Film yang diproduksi oleh Edwin ini berani menghadirkan isu-isu sensitif yang masih belum banyak dibahas dalam film-film Indonesia. Mulai dari maskulinitas toksik, kekerasan seksual, hingga penyalahgunaan kekuasaan yang mampu dikemas dengan apik dalam durasi 114 menit.
Dengan mengambi contoh soal maskulinitas toksik yang berlatar 1980 hingga 1990-an dengan konsep maskulinitas toksik yang digambarkan dalam Seperti Dendam, Rindu Harus Dibayar Tuntas nyatanya masih erat dengan kondisi saat ini.
Sejak awal diputar film ini Memanf memperlihatkan dengan jelas stigma pria harus selalu kuat, Hal itu membuat pria yang memiliki kekurangan berusaha menutupinya dengan segala cara agar tetap terlihat jantan.
Sosok Ajo Kawir yang diperankan Marthino Lio tersebut menggambarkan hal tersebut yang terkenal sebagai jagoan tak kenal rasa takut dan kerap melakukan kekerasan, Akan tetapi sebenernya Ajo Kawir memiliki riwayat penyakit impoten yang menjadi momok atau mimpi buruk bagi kaum Adam di mana pun yang mempermasalahkan tentang “kejantanan” yang dimiliki Ajo Kawir sejatinya tidak bisa dilepaskan dari sejumlah faktor.

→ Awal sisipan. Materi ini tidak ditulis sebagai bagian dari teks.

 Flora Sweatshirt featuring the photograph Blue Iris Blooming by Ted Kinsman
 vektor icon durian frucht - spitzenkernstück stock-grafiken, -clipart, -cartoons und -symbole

Akibat respons tak manusiawi dari lingkungannya terhadap pengalamannya yang traumatis di masa lalu. Belum lagi stigma toksik soal kejantanan yang menuntut pria “tidak boleh lemah” atau harus “macho”.
Film ini juga mampu menjadi pengingat bahwa trauma apa pun yang dialami seorang anak tidak bisa dianggap sepele, karena akan berdampak hingga dewasa.